Mineta noted that Continental and Eastern Air Lines, both owned by Texas Air Corp., accounted for almost half of the complaints about airline service filed with the Department of Transportation last month. Continental also had by far the highest rate of complaints -- 21.39 per 100,000 passengers -- in May, more than double second-place Eastern's 10.11 and third-place Trans World Airlines' 8.68, according to DOT figures.
Plaskett said that many of those complaints reflected problems that had occurred earlier. He also attempted to pin some of the complaints on competitors.
Plaskett said that Continental "has been the target of competitor actions which might exceed the bounds of fair play." For instance, he said, notices had appeared on bulletin boards at a competing airline that urged employes not to jam Continental's toll-free complaint number. The effect of the memo, which reprinted the number, was actually to encourage such actions, he said.
Plaskett and virtually every other witness said that consumers are increasingly demanding better service of airlines. "I believe we are entering a new phase of deregulation . . . a new service-competition phase," he said.

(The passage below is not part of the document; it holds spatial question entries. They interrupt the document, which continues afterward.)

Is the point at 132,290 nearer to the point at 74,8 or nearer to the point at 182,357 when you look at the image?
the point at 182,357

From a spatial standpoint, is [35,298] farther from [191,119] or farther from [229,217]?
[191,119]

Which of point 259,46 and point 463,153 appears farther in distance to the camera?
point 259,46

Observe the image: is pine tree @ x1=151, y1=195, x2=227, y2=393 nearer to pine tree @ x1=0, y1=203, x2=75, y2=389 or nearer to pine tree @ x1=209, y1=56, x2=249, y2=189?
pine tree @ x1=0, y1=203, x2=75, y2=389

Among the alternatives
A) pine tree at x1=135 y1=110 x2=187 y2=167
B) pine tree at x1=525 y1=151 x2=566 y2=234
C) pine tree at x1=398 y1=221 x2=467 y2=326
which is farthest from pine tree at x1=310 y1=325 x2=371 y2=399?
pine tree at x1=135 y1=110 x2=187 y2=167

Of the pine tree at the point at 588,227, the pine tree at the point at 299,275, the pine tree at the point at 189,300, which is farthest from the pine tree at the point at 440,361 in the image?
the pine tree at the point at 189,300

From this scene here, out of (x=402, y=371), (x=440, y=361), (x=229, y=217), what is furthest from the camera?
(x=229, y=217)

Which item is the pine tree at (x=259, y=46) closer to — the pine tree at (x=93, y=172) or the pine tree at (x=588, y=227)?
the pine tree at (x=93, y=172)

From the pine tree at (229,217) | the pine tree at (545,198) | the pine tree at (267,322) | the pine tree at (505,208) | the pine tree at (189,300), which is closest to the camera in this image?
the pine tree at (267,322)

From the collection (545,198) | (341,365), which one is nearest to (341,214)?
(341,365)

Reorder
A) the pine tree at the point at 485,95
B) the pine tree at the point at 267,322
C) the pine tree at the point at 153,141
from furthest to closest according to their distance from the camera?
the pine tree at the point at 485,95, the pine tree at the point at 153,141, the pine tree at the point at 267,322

Several members of Congress have introduced legislation aimed at improving airline service. "Airline passengers are outraged and are demanding that Congress and the Executive Branch do whatever is necessary to improve the situation," Mineta said.
"The public perception that airline service has 'gone to hell' is unfortunate because there are significant differences in the service levels and practices of various airlines," said Robert L. Crandall, American Airlines' chairman and president.
American and Continental have both proposed that airlines provide more information about how well they perform in several service-related areas. DOT has proposed such a requirement.
"Air travel is no longer an enjoyable experience in many cases," said Rep. Newt Gingrich (R-Ga.).